At the oral argument defendant referred the court to statements in the recently decided case of Transmix Corp. v. Southern Pac. Co., 187 Cal. App. 2d 257, 264- 265 [9 Cal. Rptr. 714]. While generally favorable to defendant's position, the cited statements in Transmix are not persuasive in the determination of the instant case. Defendants also referred the court to Rhode Island Tool Co. v. New York, N. H. & H. R. R. Co., 83 R.I. 201 [114 A.2d 404], but the latter case is clearly distinguishable on its facts.

[6] Defendant further contends as a matter of law that at the time when the notation, "Damage on this shipment," was made on April 20, 1955, the plaintiff was not evidencing an intention to file a claim for damages, but was only seeking to avoid the waiver of his rights to file a claim for damages at a later date. While the inference for which defendant contends has some support in the record and may be a permissible factual inference to draw from the testimony, the trial court drew the contrary inference that the plaintiff was thereby notifying the defendant carrier in writing of his intention to file a claim for damages. Where opposing factual inferences may reasonably be drawn from the same evidence, the inference drawn by the trial court may not be disturbed by an appellate tribunal. (Crawford v. Southern Pacific Co., 3 Cal. 2d 427, 429 [45 P.2d 183]; Tidlund v. Seven Up Bottling Co., 154 Cal. App. 2d 663, 665- 666 [316 P.2d 656].)

[7] Defendant also contends that neither the inspection report nor the notation on the freight bill may be said to comply with the writing requirement of section 2(b) of the bill of lading, because both writings were made by defendant's agent, Hileman, and, defendant further contends, the claim in writing must be made by the claimant. While some of the cases indicate that the claim should emanate from the shipper (see Delphi Frosted Foods Corp. v. Illinois Cent. R. Co., supra, 188 F.2d 343, 345-346; Penn State Laundry Co. v. Pennsylvania Railroad Co., supra, 134 F. Supp. 955, 956-957), it is not settled law that the claim must be filed by the shipper personally. (See Loveless v. Universal Carloading & Distributing Co., supra, 225 F.2d 637, 641.) Nor would it seem to be [55 Cal. 2d 438] necessary that the claim be filed by the shipper, so long as the defendant carrier was given authoritative notice in writing that the shipper intends to claim damages. (See Insurance Co. of North America v. Newtowne Mfg. Co., supra, 187 F.2d 675, 680-681.)
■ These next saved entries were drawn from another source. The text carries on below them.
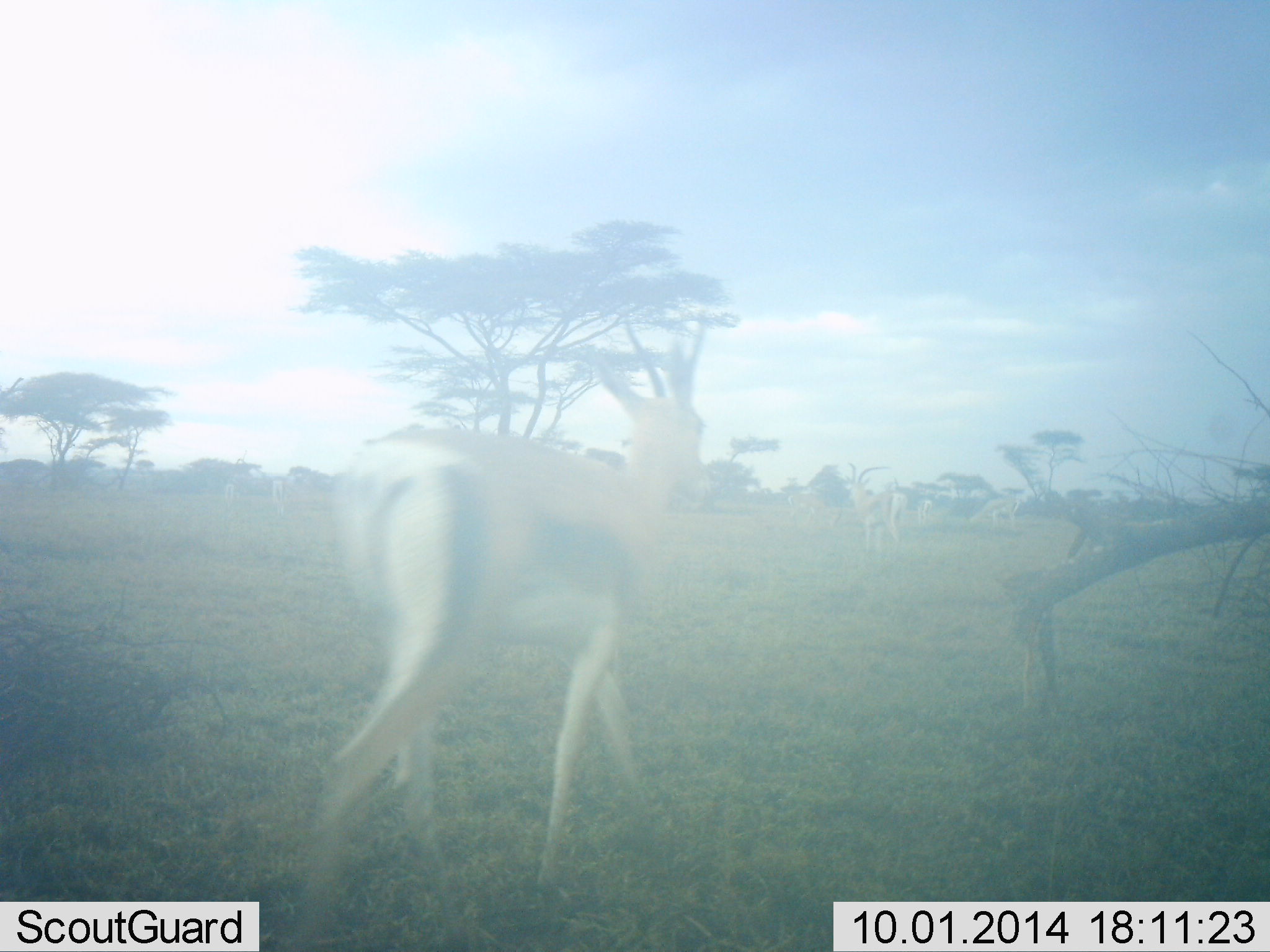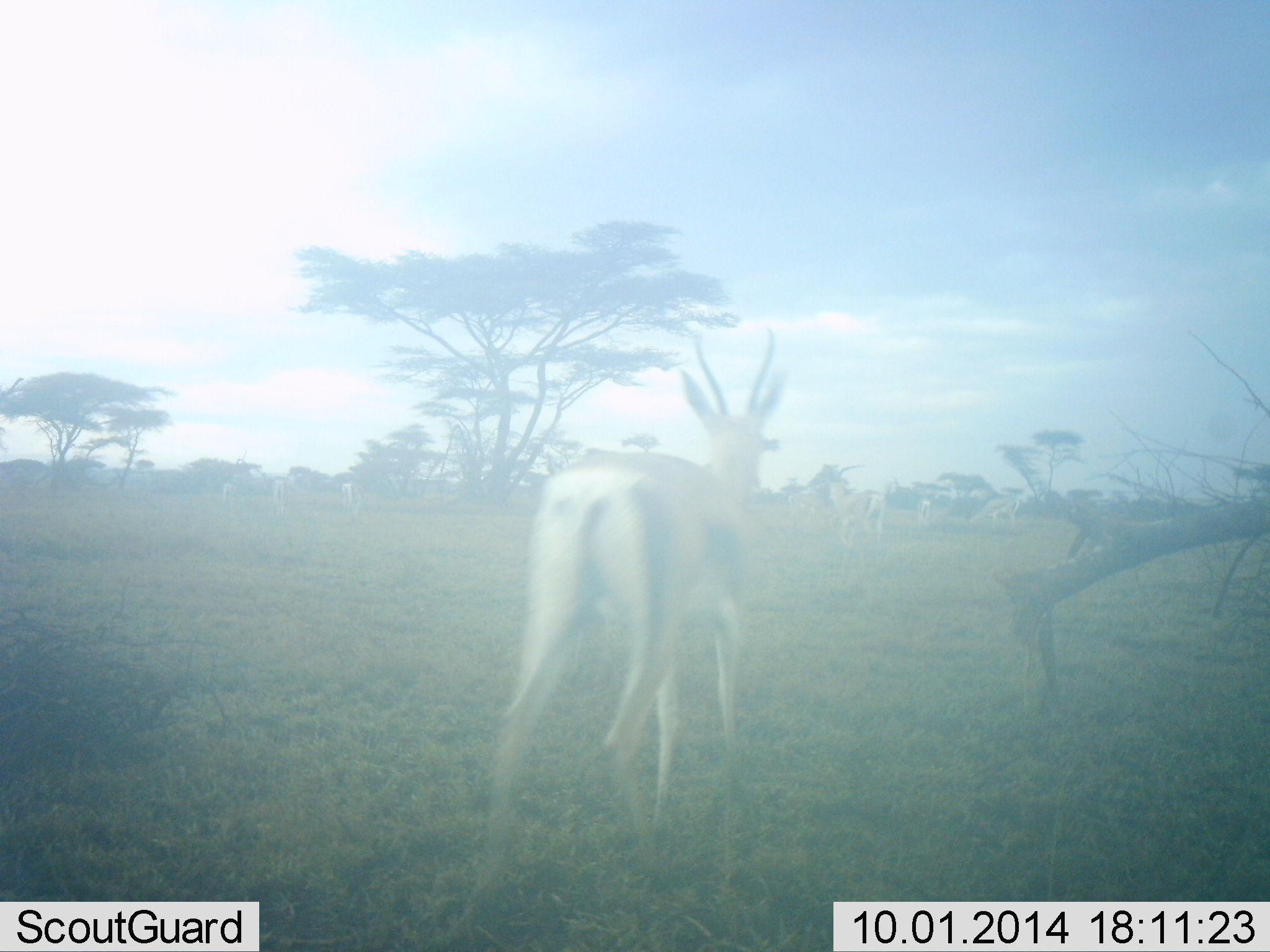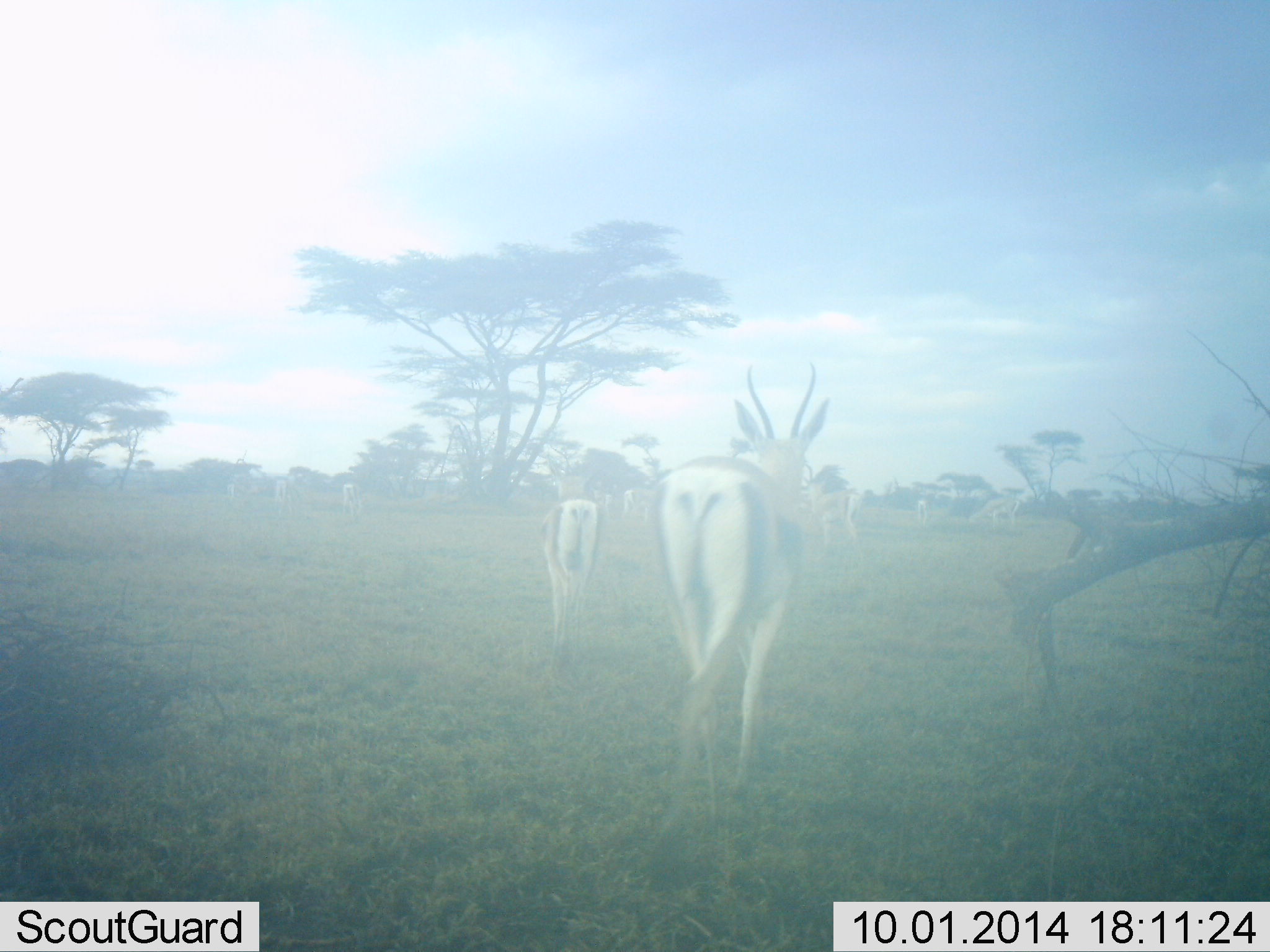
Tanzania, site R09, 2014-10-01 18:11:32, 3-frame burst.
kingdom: Animalia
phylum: Chordata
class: Mammalia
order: Artiodactyla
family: Bovidae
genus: Eudorcas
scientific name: Eudorcas thomsonii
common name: thomson's gazelle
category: gazellethomsons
Gazellethomsons (thomson's gazelle) (Eudorcas thomsonii), count 4. Behavior (volunteer vote fractions): standing 40%, resting 0%, moving 90%, interacting 0%. Young present (vote fraction): 0%. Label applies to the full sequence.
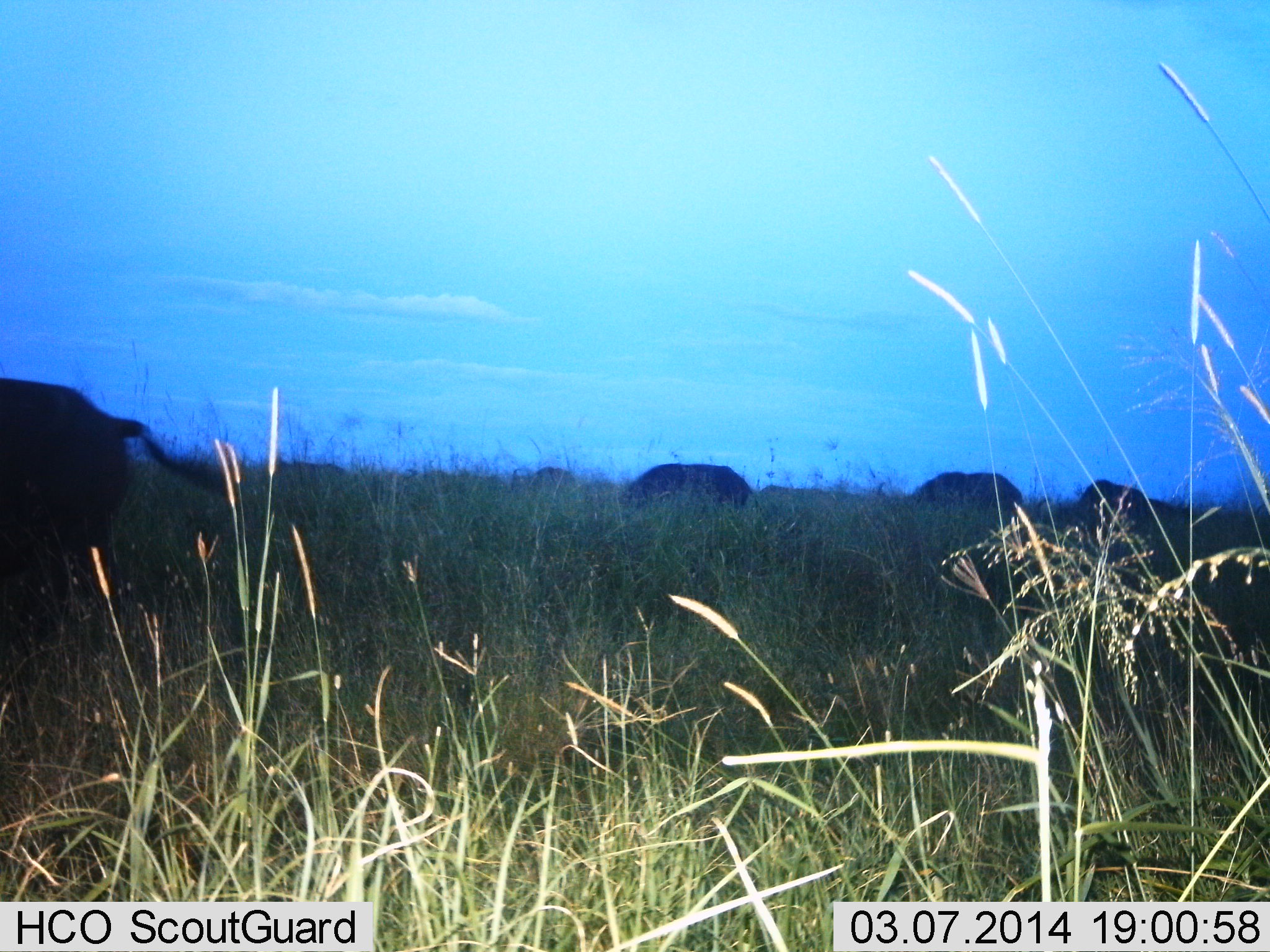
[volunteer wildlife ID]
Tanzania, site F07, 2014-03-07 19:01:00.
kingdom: Animalia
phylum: Chordata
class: Mammalia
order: Artiodactyla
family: Bovidae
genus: Syncerus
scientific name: Syncerus caffer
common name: cape buffalo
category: buffalo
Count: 6.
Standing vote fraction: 11%.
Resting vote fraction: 0%.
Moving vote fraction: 22%.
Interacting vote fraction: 11%.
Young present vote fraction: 0%.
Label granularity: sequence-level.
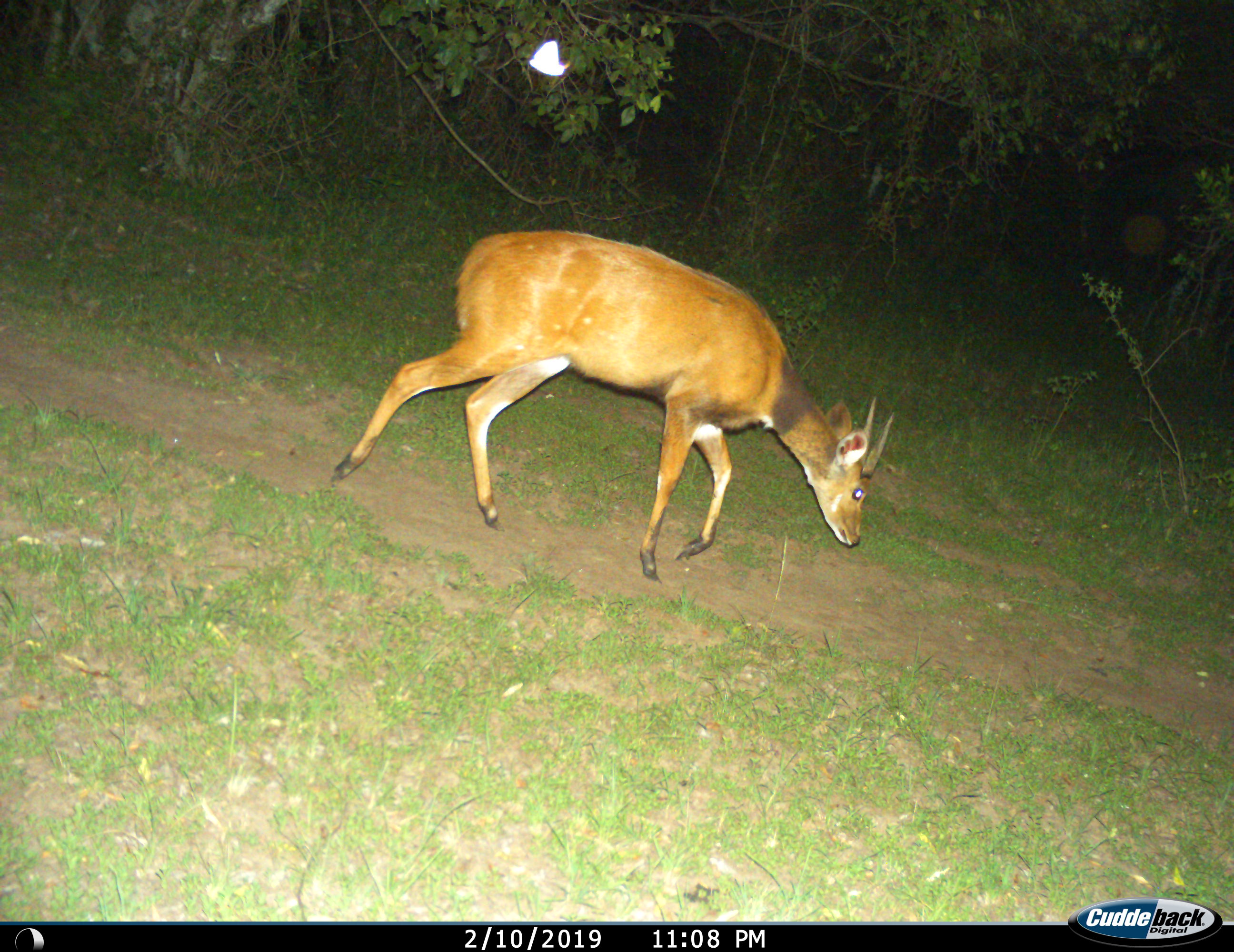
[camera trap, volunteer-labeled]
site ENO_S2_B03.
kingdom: Animalia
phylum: Chordata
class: Mammalia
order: Artiodactyla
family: Bovidae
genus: Tragelaphus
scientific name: Tragelaphus scriptus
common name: bushbuck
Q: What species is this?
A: Bushbuck (Tragelaphus scriptus).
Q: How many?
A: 1.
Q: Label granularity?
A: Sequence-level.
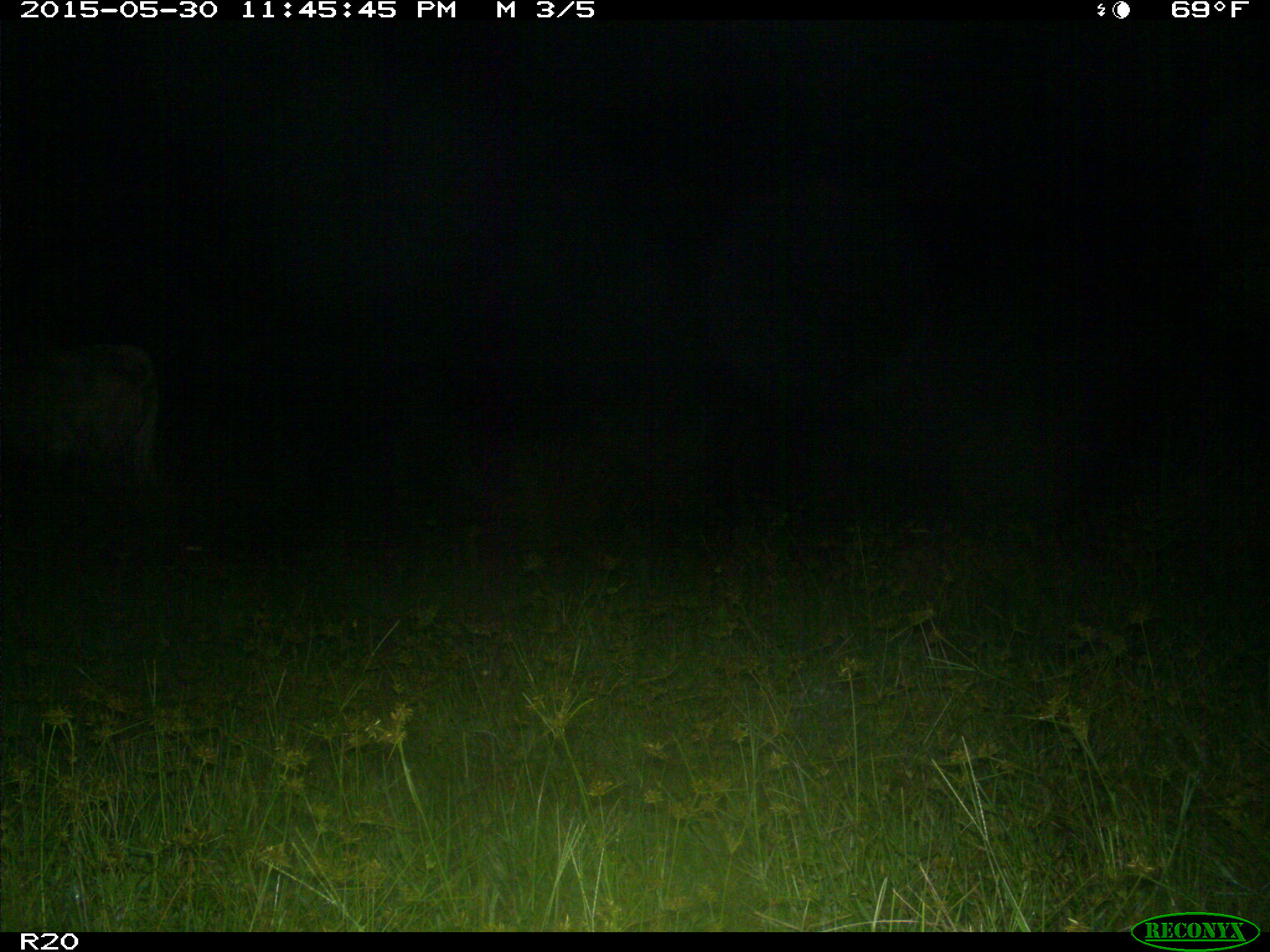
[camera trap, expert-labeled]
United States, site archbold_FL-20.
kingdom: Animalia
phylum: Chordata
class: Mammalia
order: Artiodactyla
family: Bovidae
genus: Bos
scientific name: Bos taurus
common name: domestic cow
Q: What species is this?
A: Bos taurus (domestic cow).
[8] But even assuming that defendant is correct in its contention that the claim must emanate from the shipper, the trial court reached the conclusion that the notation on the freight bill was written by Hileman at plaintiff's insistence. Such a conclusion by the trier of fact finds support in the evidence and therefore may not be disturbed on appeal. (Crawford v. Southern Pacific Co., supra, 3 Cal. 2d 427, 429.) Thus, even though Hileman was employed by the defendant railway, he became plaintiff's agent for the purpose of noting on the freight bill that the plaintiff intended to claim damages because of the condition of his machine. (T. J. Moss Tie Co. v. Stamp, (Mo. App.), 25 S.W.2d 138, 141; Rest., Agency, 2d, § 14 L(1), comment b; see Hiner v. Olson, 23 Cal. App. 2d 227, 230-231 [72 P.2d 890, 73 P.2d 945]; Pauly v. Pauly, 107 Cal. 8, 25-26 [40 P. 29, 48 Am.St.Rep. 98].) Also, the plaintiff need not have expressly made Hileman his agent for the purpose of noting plaintiff's intention to claim damages. [9] The existence of an agency is a question of fact (Brokaw v. Black-Foxe Military Institute, 37 Cal. 2d 274, 278 [231 P.2d 816]), which may be implied from the conduct of the parties. (Smith v. Schuttpelz, 1 Cal. 2d 158, 161 [33 P.2d 836].)

The judgment is affirmed.

Gibson, C. J., Traynor, J., Schauer, J., McComb, J., Peters, J., and Dooling, J., concurred.